● DATASET:

* * * * * * *

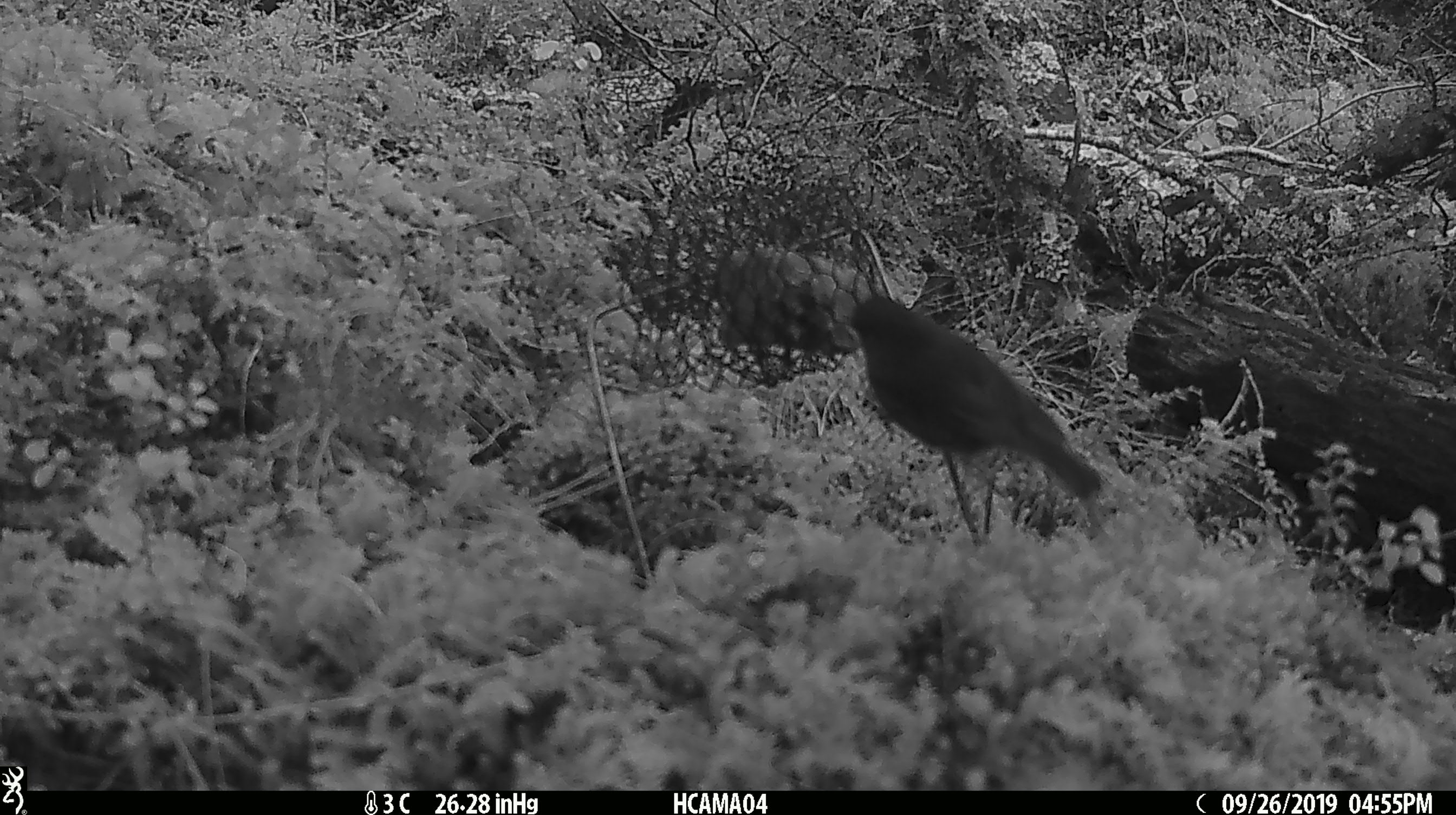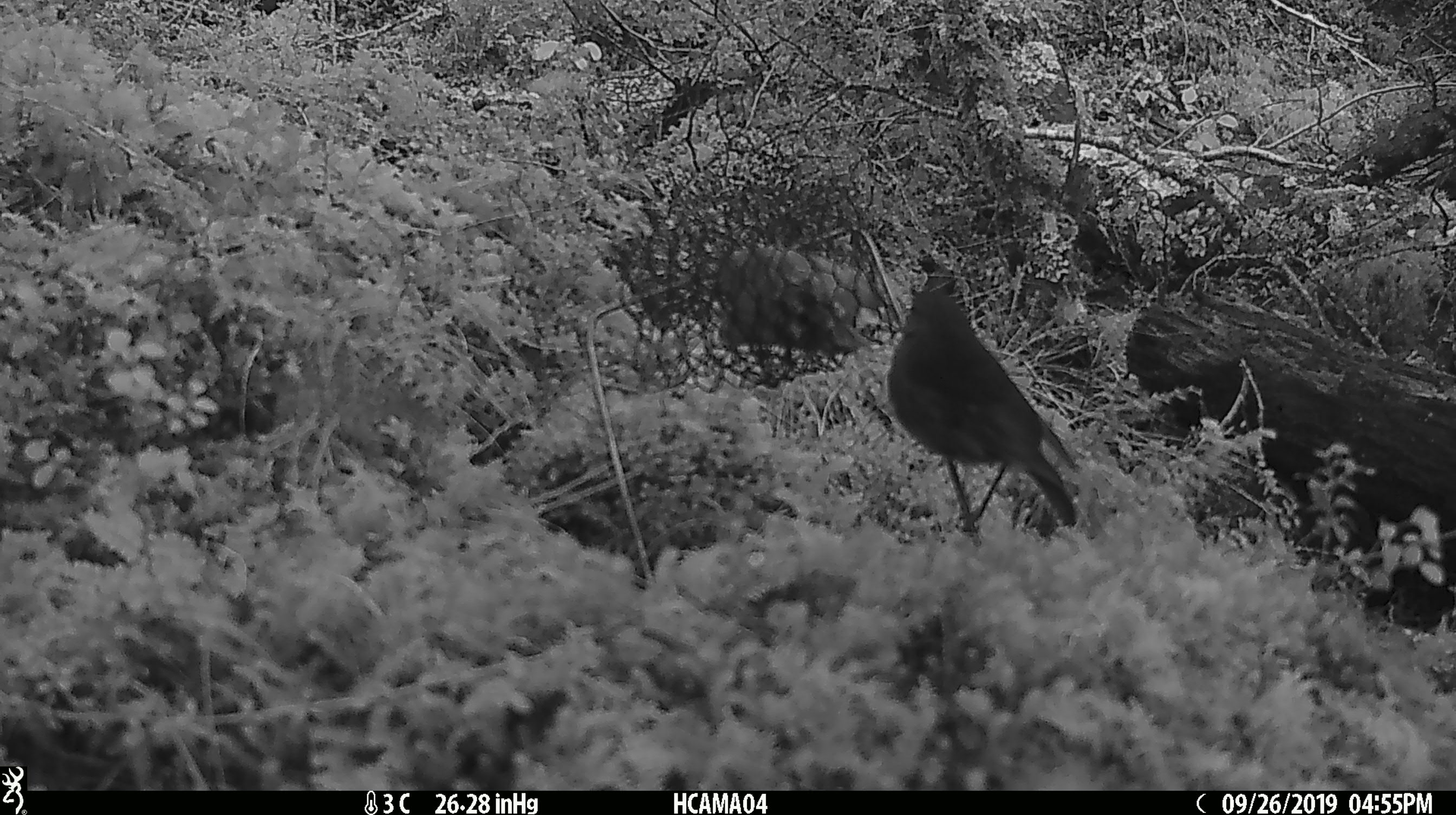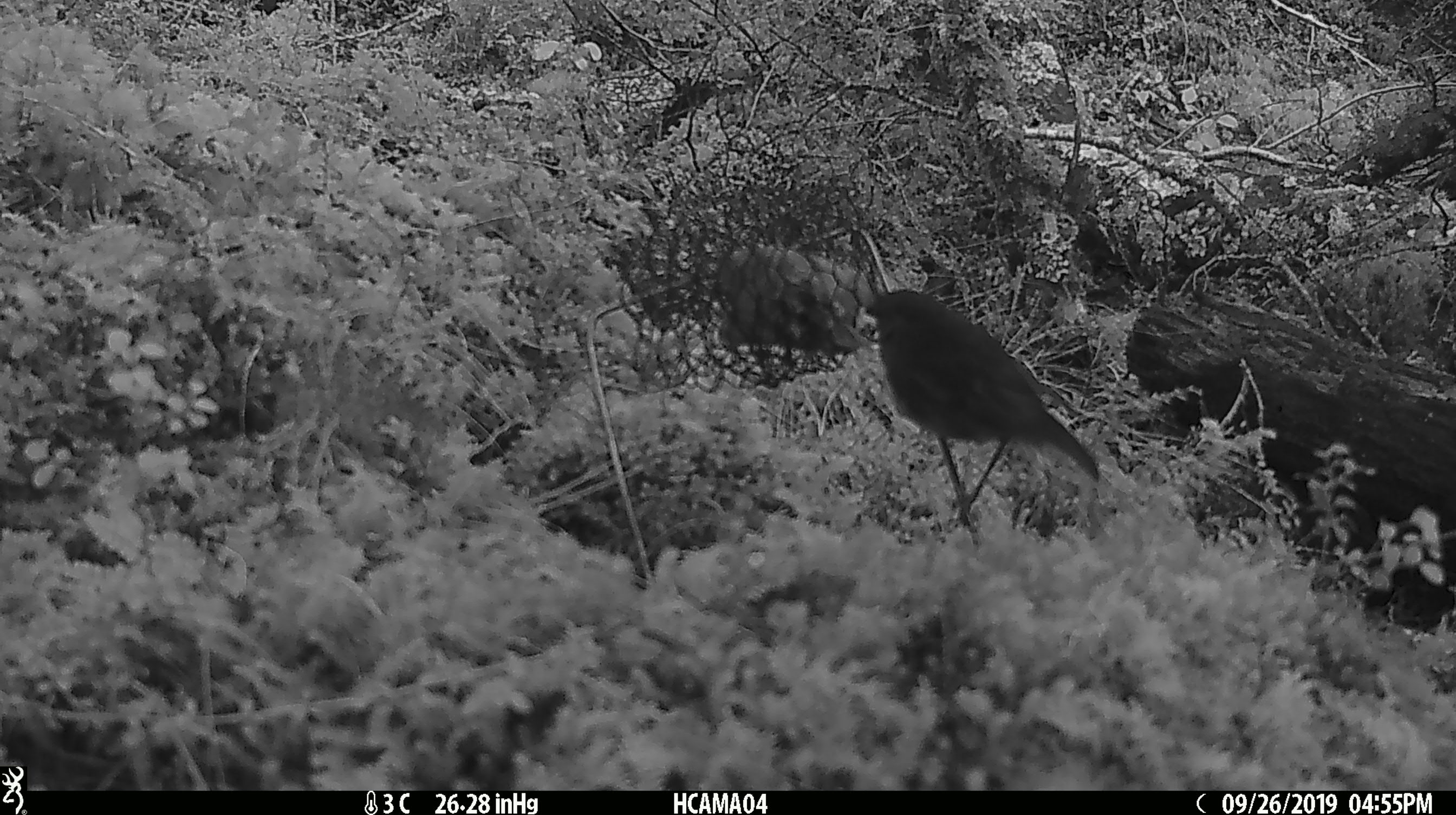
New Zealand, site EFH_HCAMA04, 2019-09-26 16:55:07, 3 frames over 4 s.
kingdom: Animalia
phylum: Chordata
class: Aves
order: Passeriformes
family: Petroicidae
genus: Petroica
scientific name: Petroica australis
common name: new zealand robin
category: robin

* * * * * * *

● WHAT YOU HAVE TO DO: Make a word-for-word copy of the entries, without any pictures.

● WRITTEN RESPONSE:
New Zealand, site EFH_HCAMA04, 2019-09-26 16:55:07, 3 frames over 4 s.
kingdom: Animalia
phylum: Chordata
class: Aves
order: Passeriformes
family: Petroicidae
genus: Petroica
scientific name: Petroica australis
common name: new zealand robin
category: robin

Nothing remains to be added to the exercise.